RECORDS PROVIDED>

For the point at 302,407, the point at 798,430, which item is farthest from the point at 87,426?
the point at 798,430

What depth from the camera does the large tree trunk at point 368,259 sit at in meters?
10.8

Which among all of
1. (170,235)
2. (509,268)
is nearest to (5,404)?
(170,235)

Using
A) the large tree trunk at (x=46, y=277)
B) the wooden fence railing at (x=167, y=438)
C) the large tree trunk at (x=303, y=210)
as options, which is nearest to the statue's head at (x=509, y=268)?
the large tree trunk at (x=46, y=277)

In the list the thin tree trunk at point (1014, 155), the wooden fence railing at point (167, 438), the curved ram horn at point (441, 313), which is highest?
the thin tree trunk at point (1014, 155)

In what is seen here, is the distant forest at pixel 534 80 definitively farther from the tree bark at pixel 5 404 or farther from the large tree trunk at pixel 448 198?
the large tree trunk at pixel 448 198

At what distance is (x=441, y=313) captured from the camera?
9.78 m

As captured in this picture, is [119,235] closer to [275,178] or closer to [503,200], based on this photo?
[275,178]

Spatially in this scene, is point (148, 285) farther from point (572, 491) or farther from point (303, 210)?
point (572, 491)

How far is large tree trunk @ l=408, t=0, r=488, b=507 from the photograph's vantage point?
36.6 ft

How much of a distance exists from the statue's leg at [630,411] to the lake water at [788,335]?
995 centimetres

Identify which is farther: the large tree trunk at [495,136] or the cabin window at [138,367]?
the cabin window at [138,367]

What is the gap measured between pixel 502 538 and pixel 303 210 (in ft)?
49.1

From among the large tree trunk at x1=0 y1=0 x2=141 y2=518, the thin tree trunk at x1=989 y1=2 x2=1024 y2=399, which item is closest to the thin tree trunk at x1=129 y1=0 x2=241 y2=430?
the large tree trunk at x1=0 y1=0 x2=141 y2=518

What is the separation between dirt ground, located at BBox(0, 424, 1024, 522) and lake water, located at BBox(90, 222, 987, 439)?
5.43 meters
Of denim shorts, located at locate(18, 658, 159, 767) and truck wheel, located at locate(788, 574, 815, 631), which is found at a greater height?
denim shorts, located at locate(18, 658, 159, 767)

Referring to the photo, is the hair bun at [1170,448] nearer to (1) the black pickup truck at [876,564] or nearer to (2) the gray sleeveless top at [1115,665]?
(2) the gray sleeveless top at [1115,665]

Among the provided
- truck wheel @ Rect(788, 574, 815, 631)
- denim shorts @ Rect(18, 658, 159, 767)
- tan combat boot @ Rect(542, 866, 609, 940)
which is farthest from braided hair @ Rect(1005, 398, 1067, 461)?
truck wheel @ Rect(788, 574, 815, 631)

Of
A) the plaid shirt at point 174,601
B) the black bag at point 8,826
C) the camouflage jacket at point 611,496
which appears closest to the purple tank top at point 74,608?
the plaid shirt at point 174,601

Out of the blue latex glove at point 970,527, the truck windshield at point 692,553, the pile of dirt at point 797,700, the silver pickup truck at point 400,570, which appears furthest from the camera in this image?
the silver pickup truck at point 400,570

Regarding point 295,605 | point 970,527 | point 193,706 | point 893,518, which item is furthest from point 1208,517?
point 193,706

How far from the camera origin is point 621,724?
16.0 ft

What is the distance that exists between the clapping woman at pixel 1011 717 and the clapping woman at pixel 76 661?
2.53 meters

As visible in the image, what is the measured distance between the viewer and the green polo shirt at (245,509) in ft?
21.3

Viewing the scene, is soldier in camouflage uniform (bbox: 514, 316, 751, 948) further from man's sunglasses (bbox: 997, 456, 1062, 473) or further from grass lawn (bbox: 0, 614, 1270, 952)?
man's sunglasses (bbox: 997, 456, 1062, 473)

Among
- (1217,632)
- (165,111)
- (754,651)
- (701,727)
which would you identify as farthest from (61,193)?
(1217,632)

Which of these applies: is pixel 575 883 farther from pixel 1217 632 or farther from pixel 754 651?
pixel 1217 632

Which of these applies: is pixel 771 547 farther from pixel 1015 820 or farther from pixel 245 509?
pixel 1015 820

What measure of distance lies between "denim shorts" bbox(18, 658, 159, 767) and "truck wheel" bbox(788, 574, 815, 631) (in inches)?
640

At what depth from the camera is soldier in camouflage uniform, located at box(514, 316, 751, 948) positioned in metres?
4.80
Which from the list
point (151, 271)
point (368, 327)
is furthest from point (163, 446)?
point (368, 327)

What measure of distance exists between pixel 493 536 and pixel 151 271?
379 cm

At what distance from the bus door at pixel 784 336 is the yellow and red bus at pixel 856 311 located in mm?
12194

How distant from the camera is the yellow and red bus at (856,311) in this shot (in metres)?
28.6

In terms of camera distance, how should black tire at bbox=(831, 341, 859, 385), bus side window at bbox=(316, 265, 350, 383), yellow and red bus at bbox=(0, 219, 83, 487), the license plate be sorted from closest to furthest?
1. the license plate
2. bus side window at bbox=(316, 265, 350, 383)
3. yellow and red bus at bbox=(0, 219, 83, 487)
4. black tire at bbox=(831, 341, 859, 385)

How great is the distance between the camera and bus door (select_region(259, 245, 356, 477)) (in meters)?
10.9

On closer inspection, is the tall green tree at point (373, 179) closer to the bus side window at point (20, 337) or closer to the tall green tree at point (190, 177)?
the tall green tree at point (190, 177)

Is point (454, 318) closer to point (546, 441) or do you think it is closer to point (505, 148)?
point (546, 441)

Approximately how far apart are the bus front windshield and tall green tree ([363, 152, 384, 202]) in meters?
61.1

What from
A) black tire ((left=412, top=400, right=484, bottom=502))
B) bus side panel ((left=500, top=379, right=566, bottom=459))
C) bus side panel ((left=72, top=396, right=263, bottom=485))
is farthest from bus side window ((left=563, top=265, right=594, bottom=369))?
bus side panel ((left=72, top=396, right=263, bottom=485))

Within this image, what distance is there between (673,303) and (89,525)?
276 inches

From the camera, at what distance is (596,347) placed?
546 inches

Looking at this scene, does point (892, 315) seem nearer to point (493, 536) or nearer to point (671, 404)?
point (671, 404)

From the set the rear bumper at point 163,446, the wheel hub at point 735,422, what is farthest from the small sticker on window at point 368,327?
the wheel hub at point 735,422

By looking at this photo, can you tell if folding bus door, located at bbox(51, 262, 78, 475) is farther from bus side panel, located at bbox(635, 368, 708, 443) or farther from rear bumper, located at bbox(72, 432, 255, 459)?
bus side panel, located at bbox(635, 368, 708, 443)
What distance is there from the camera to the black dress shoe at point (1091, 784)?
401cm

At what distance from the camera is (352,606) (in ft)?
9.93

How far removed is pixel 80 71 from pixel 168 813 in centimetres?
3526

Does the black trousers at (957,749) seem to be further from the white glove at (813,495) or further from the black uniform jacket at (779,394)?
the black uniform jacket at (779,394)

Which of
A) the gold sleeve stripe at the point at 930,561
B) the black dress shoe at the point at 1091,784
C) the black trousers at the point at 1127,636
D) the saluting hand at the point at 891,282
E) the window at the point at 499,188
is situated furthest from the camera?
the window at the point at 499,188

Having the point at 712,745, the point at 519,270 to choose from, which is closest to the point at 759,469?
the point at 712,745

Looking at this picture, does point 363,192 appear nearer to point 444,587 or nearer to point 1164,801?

WHAT NEEDS TO BE DONE>
Render every one of the records above as a numbered list, one entry per line, with blank lines omitted.

RESPONSE>
1. For the point at 302,407, the point at 798,430, which item is farthest from the point at 87,426?
2. the point at 798,430
3. What depth from the camera does the large tree trunk at point 368,259 sit at in meters?
4. 10.8
5. Which among all of
6. 1. (170,235)
7. 2. (509,268)
8. is nearest to (5,404)?
9. (170,235)
10. Using
11. A) the large tree trunk at (x=46, y=277)
12. B) the wooden fence railing at (x=167, y=438)
13. C) the large tree trunk at (x=303, y=210)
14. as options, which is nearest to the statue's head at (x=509, y=268)?
15. the large tree trunk at (x=46, y=277)
16. In the list the thin tree trunk at point (1014, 155), the wooden fence railing at point (167, 438), the curved ram horn at point (441, 313), which is highest?
17. the thin tree trunk at point (1014, 155)
18. In what is seen here, is the distant forest at pixel 534 80 definitively farther from the tree bark at pixel 5 404 or farther from the large tree trunk at pixel 448 198?
19. the large tree trunk at pixel 448 198
20. At what distance is (x=441, y=313) captured from the camera?
21. 9.78 m
22. As captured in this picture, is [119,235] closer to [275,178] or closer to [503,200], based on this photo?
23. [275,178]
24. Spatially in this scene, is point (148, 285) farther from point (572, 491) or farther from point (303, 210)?
25. point (572, 491)
26. How far is large tree trunk @ l=408, t=0, r=488, b=507 from the photograph's vantage point?
27. 36.6 ft
28. How much of a distance exists from the statue's leg at [630,411] to the lake water at [788,335]?
29. 995 centimetres
30. Identify which is farther: the large tree trunk at [495,136] or the cabin window at [138,367]?
31. the cabin window at [138,367]
32. What is the gap measured between pixel 502 538 and pixel 303 210 (in ft)?
33. 49.1
34. From among the large tree trunk at x1=0 y1=0 x2=141 y2=518, the thin tree trunk at x1=989 y1=2 x2=1024 y2=399, which item is closest to the thin tree trunk at x1=129 y1=0 x2=241 y2=430?
35. the large tree trunk at x1=0 y1=0 x2=141 y2=518
36. What is the separation between dirt ground, located at BBox(0, 424, 1024, 522) and lake water, located at BBox(90, 222, 987, 439)?
37. 5.43 meters
38. Of denim shorts, located at locate(18, 658, 159, 767) and truck wheel, located at locate(788, 574, 815, 631), which is found at a greater height?
39. denim shorts, located at locate(18, 658, 159, 767)
40. Referring to the photo, is the hair bun at [1170,448] nearer to (1) the black pickup truck at [876,564] or nearer to (2) the gray sleeveless top at [1115,665]?
41. (2) the gray sleeveless top at [1115,665]
42. Among the provided
43. - truck wheel @ Rect(788, 574, 815, 631)
44. - denim shorts @ Rect(18, 658, 159, 767)
45. - tan combat boot @ Rect(542, 866, 609, 940)
46. which is farthest from braided hair @ Rect(1005, 398, 1067, 461)?
47. truck wheel @ Rect(788, 574, 815, 631)
48. Of
49. A) the plaid shirt at point 174,601
50. B) the black bag at point 8,826
51. C) the camouflage jacket at point 611,496
52. which appears closest to the purple tank top at point 74,608?
53. the plaid shirt at point 174,601
54. Out of the blue latex glove at point 970,527, the truck windshield at point 692,553, the pile of dirt at point 797,700, the silver pickup truck at point 400,570, which appears furthest from the camera in this image?
55. the silver pickup truck at point 400,570
56. Regarding point 295,605 | point 970,527 | point 193,706 | point 893,518, which item is furthest from point 1208,517?
57. point 193,706
58. How far from the camera origin is point 621,724?
59. 16.0 ft
60. What is the distance that exists between the clapping woman at pixel 1011 717 and the clapping woman at pixel 76 661?
61. 2.53 meters
62. As visible in the image, what is the measured distance between the viewer and the green polo shirt at (245,509) in ft?
63. 21.3
64. Viewing the scene, is soldier in camouflage uniform (bbox: 514, 316, 751, 948) further from man's sunglasses (bbox: 997, 456, 1062, 473) or further from grass lawn (bbox: 0, 614, 1270, 952)?
65. man's sunglasses (bbox: 997, 456, 1062, 473)
66. Among
67. - (1217,632)
68. - (165,111)
69. - (754,651)
70. - (701,727)
71. which would you identify as farthest from (61,193)?
72. (1217,632)
73. Which of these applies: is pixel 575 883 farther from pixel 1217 632 or farther from pixel 754 651?
74. pixel 1217 632
75. Which of these applies: is pixel 771 547 farther from pixel 1015 820 or farther from pixel 245 509?
76. pixel 1015 820
77. What measure of distance lies between "denim shorts" bbox(18, 658, 159, 767) and "truck wheel" bbox(788, 574, 815, 631) (in inches)?
78. 640
79. At what depth from the camera is soldier in camouflage uniform, located at box(514, 316, 751, 948) positioned in metres?
80. 4.80
81. Which from the list
82. point (151, 271)
83. point (368, 327)
84. is furthest from point (163, 446)?
85. point (368, 327)
86. What measure of distance exists between pixel 493 536 and pixel 151 271?
87. 379 cm
88. At what distance from the bus door at pixel 784 336 is the yellow and red bus at pixel 856 311 located in mm?
89. 12194
90. How distant from the camera is the yellow and red bus at (856,311) in this shot (in metres)?
91. 28.6
92. In terms of camera distance, how should black tire at bbox=(831, 341, 859, 385), bus side window at bbox=(316, 265, 350, 383), yellow and red bus at bbox=(0, 219, 83, 487), the license plate be sorted from closest to furthest?
93. 1. the license plate
94. 2. bus side window at bbox=(316, 265, 350, 383)
95. 3. yellow and red bus at bbox=(0, 219, 83, 487)
96. 4. black tire at bbox=(831, 341, 859, 385)
97. How great is the distance between the camera and bus door (select_region(259, 245, 356, 477)) (in meters)?
98. 10.9
99. On closer inspection, is the tall green tree at point (373, 179) closer to the bus side window at point (20, 337) or closer to the tall green tree at point (190, 177)?
100. the tall green tree at point (190, 177)
101. Is point (454, 318) closer to point (546, 441) or do you think it is closer to point (505, 148)?
102. point (546, 441)
103. Approximately how far apart are the bus front windshield and tall green tree ([363, 152, 384, 202]) in meters?
104. 61.1
105. What from
106. A) black tire ((left=412, top=400, right=484, bottom=502))
107. B) bus side panel ((left=500, top=379, right=566, bottom=459))
108. C) bus side panel ((left=72, top=396, right=263, bottom=485))
109. is farthest from bus side window ((left=563, top=265, right=594, bottom=369))?
110. bus side panel ((left=72, top=396, right=263, bottom=485))
111. Within this image, what distance is there between (673,303) and (89,525)?
112. 276 inches
113. From the camera, at what distance is (596,347) placed?
114. 546 inches
115. Looking at this scene, does point (892, 315) seem nearer to point (493, 536) or nearer to point (671, 404)?
116. point (671, 404)
117. From the set the rear bumper at point 163,446, the wheel hub at point 735,422, what is farthest from the small sticker on window at point 368,327?
118. the wheel hub at point 735,422
119. By looking at this photo, can you tell if folding bus door, located at bbox(51, 262, 78, 475) is farther from bus side panel, located at bbox(635, 368, 708, 443) or farther from rear bumper, located at bbox(72, 432, 255, 459)?
120. bus side panel, located at bbox(635, 368, 708, 443)
121. What distance is there from the camera to the black dress shoe at point (1091, 784)?
122. 401cm
123. At what distance from the camera is (352,606) (in ft)?
124. 9.93
125. How far removed is pixel 80 71 from pixel 168 813 in centimetres?
126. 3526
127. Does the black trousers at (957,749) seem to be further from the white glove at (813,495) or further from the black uniform jacket at (779,394)?
128. the black uniform jacket at (779,394)
129. Which of
130. A) the gold sleeve stripe at the point at 930,561
131. B) the black dress shoe at the point at 1091,784
132. C) the black trousers at the point at 1127,636
133. D) the saluting hand at the point at 891,282
134. E) the window at the point at 499,188
135. is situated furthest from the camera?
136. the window at the point at 499,188
137. Having the point at 712,745, the point at 519,270 to choose from, which is closest to the point at 759,469?
138. the point at 712,745
139. Looking at this picture, does point 363,192 appear nearer to point 444,587 or nearer to point 1164,801?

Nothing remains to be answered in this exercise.